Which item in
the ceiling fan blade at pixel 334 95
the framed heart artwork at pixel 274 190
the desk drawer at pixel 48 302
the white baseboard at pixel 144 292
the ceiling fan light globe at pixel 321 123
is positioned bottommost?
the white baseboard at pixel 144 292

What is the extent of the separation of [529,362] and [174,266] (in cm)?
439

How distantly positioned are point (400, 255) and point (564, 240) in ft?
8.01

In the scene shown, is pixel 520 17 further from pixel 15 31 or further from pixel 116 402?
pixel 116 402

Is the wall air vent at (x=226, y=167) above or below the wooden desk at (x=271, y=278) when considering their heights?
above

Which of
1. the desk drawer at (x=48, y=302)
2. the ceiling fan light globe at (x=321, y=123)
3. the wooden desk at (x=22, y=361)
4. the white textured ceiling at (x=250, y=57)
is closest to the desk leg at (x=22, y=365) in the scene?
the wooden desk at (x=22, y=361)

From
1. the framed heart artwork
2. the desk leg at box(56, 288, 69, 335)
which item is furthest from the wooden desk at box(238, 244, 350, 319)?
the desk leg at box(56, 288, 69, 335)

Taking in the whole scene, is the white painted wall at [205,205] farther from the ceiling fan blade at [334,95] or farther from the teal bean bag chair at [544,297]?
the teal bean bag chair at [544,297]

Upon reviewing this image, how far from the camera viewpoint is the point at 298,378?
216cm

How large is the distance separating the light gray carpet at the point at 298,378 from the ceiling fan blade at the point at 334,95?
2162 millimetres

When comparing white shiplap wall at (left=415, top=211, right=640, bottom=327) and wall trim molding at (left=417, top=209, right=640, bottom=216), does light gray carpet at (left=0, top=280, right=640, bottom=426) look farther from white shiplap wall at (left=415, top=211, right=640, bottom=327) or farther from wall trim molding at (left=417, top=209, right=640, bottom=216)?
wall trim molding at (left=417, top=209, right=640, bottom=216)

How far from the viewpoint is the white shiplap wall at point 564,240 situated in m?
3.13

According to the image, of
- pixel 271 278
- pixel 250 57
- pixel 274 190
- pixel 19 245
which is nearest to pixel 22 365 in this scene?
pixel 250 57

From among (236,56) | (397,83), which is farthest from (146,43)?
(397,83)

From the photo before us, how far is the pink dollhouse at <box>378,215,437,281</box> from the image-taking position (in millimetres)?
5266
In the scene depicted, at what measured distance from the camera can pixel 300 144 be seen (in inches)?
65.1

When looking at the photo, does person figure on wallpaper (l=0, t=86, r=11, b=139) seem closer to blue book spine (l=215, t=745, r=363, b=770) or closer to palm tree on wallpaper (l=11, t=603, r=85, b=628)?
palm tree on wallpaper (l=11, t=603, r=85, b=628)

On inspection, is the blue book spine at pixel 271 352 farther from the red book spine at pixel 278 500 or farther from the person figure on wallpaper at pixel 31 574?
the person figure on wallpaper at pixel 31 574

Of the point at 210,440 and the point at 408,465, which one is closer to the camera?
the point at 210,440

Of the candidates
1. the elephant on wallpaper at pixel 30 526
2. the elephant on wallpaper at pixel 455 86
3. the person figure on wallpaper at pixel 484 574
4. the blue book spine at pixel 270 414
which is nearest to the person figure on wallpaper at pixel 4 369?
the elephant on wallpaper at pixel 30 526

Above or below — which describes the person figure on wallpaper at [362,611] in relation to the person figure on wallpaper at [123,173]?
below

(REQUEST):
Transcribe all the entries, keeping each one exactly as it is.

(WRITTEN REPLY):
Which item in
the ceiling fan blade at pixel 334 95
the framed heart artwork at pixel 274 190
the desk drawer at pixel 48 302
the white baseboard at pixel 144 292
the ceiling fan light globe at pixel 321 123
is positioned bottommost?
the white baseboard at pixel 144 292

What is the extent of the separation of [529,362] and [174,266] (in cm)?
439

How distantly positioned are point (400, 255) and point (564, 240) in ft?
8.01

In the scene shown, is pixel 520 17 further from pixel 15 31 or further from pixel 116 402?
pixel 116 402

Is the wall air vent at (x=226, y=167) above or below the wooden desk at (x=271, y=278) when considering their heights?
above

Which of
1. the desk drawer at (x=48, y=302)
2. the ceiling fan light globe at (x=321, y=123)
3. the wooden desk at (x=22, y=361)
4. the white textured ceiling at (x=250, y=57)
is closest to the desk leg at (x=22, y=365) in the scene?
the wooden desk at (x=22, y=361)

From
1. the framed heart artwork
2. the desk leg at box(56, 288, 69, 335)
which item is furthest from the wooden desk at box(238, 244, 350, 319)?
the desk leg at box(56, 288, 69, 335)

Taking in the whole scene, is the white painted wall at [205,205] farther from the ceiling fan blade at [334,95] or farther from the teal bean bag chair at [544,297]?
the teal bean bag chair at [544,297]

Upon reviewing this image, how far from the camera viewpoint is the point at 298,378?
216cm

How large is the distance separating the light gray carpet at the point at 298,378 from the ceiling fan blade at the point at 334,95?
2162 millimetres

When comparing white shiplap wall at (left=415, top=211, right=640, bottom=327) and wall trim molding at (left=417, top=209, right=640, bottom=216), does light gray carpet at (left=0, top=280, right=640, bottom=426) look farther from white shiplap wall at (left=415, top=211, right=640, bottom=327) or farther from wall trim molding at (left=417, top=209, right=640, bottom=216)?
wall trim molding at (left=417, top=209, right=640, bottom=216)

How far from the viewpoint is the white shiplap wall at point 564,240 situated in m?
3.13

According to the image, of
- pixel 271 278
- pixel 250 57
- pixel 274 190
- pixel 19 245
which is nearest to pixel 22 365 in this scene?
pixel 250 57

From among (236,56) | (397,83), which is farthest from (146,43)?
(397,83)

From the photo before us, how far is the pink dollhouse at <box>378,215,437,281</box> from the image-taking position (in millimetres)?
5266
In the scene depicted, at what measured distance from the camera can pixel 300 144 be seen (in inches)?
65.1

When looking at the photo, does person figure on wallpaper (l=0, t=86, r=11, b=139) seem closer to blue book spine (l=215, t=745, r=363, b=770) or closer to palm tree on wallpaper (l=11, t=603, r=85, b=628)?
palm tree on wallpaper (l=11, t=603, r=85, b=628)

On inspection, is the blue book spine at pixel 271 352 farther from the red book spine at pixel 278 500 or farther from the person figure on wallpaper at pixel 31 574?
the person figure on wallpaper at pixel 31 574

Of the point at 210,440 and the point at 408,465, which one is closer to the camera?
the point at 210,440

Of the candidates
1. the elephant on wallpaper at pixel 30 526
2. the elephant on wallpaper at pixel 455 86
3. the person figure on wallpaper at pixel 484 574
4. the blue book spine at pixel 270 414
which is nearest to the person figure on wallpaper at pixel 4 369?
the elephant on wallpaper at pixel 30 526

Above or below — which describes the person figure on wallpaper at [362,611] in relation to the person figure on wallpaper at [123,173]?
below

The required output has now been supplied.